**WRITTEN PROBLEM:**
Could you reproduce the material below line for line, changing nothing?

────────────────────

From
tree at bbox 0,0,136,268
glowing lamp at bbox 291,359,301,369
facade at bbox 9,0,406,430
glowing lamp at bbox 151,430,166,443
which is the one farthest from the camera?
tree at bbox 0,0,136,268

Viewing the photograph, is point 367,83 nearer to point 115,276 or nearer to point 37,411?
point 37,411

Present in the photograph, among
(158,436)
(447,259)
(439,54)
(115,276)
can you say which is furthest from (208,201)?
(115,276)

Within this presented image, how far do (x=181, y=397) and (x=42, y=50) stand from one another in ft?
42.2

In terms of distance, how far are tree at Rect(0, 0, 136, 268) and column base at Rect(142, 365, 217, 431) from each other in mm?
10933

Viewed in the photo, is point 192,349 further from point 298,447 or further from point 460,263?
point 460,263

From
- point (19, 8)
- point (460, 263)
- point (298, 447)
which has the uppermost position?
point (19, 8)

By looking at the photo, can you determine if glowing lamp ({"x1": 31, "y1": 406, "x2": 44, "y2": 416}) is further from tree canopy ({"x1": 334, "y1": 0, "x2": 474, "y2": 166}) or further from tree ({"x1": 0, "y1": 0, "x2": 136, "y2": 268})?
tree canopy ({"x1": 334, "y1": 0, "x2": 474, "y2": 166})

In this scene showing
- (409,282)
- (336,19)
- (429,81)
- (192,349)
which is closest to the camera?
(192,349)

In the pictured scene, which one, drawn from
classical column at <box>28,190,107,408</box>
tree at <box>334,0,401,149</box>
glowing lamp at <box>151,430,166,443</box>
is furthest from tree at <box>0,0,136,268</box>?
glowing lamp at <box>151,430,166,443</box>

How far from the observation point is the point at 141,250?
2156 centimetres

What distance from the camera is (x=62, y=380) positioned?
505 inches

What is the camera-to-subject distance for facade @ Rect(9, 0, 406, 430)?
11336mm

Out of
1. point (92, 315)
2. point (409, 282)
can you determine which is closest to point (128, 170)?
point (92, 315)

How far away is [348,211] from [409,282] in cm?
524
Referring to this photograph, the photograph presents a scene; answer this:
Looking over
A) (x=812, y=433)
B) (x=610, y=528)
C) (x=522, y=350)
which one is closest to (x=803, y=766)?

────────────────────

**FINAL RESULT:**
From
tree at bbox 0,0,136,268
glowing lamp at bbox 291,359,301,369
facade at bbox 9,0,406,430
glowing lamp at bbox 151,430,166,443
which is the one farthest from the camera?
tree at bbox 0,0,136,268

Viewing the photograph, is point 367,83 nearer to point 115,276 or nearer to point 37,411?
point 37,411

Present in the photograph, among
(158,436)
(447,259)
(439,54)
(115,276)
can you say which is furthest from (208,201)?
(115,276)

Within this presented image, how far do (x=181, y=397) and (x=42, y=50) stand from one another in ft?
42.2

In terms of distance, how far are tree at Rect(0, 0, 136, 268) and column base at Rect(142, 365, 217, 431) from each other in mm?
10933

Viewed in the photo, is point 192,349 further from point 298,447 or further from point 460,263?
point 460,263

From
- point (19, 8)
- point (460, 263)
- point (298, 447)
which has the uppermost position?
point (19, 8)

By looking at the photo, can you determine if glowing lamp ({"x1": 31, "y1": 406, "x2": 44, "y2": 416}) is further from tree canopy ({"x1": 334, "y1": 0, "x2": 474, "y2": 166}) or further from tree ({"x1": 0, "y1": 0, "x2": 136, "y2": 268})?
tree canopy ({"x1": 334, "y1": 0, "x2": 474, "y2": 166})

In this scene showing
- (409,282)
- (336,19)
- (429,81)
- (192,349)
which is closest to the camera?
(192,349)

In the pictured scene, which one, drawn from
classical column at <box>28,190,107,408</box>
tree at <box>334,0,401,149</box>
glowing lamp at <box>151,430,166,443</box>
is furthest from tree at <box>0,0,136,268</box>?
glowing lamp at <box>151,430,166,443</box>

How far from the observation point is the point at 141,250?
2156 centimetres

What distance from the camera is (x=62, y=380) positioned?
505 inches

What is the camera-to-subject distance for facade @ Rect(9, 0, 406, 430)?
11336mm

Out of
1. point (92, 315)
2. point (409, 282)
can you determine which is closest to point (128, 170)?
point (92, 315)

How far away is [348,211] from [409,282] in cm?
524
Referring to this photograph, the photograph presents a scene; answer this:
Looking over
A) (x=812, y=433)
B) (x=610, y=528)
C) (x=522, y=350)
which one is closest to (x=803, y=766)?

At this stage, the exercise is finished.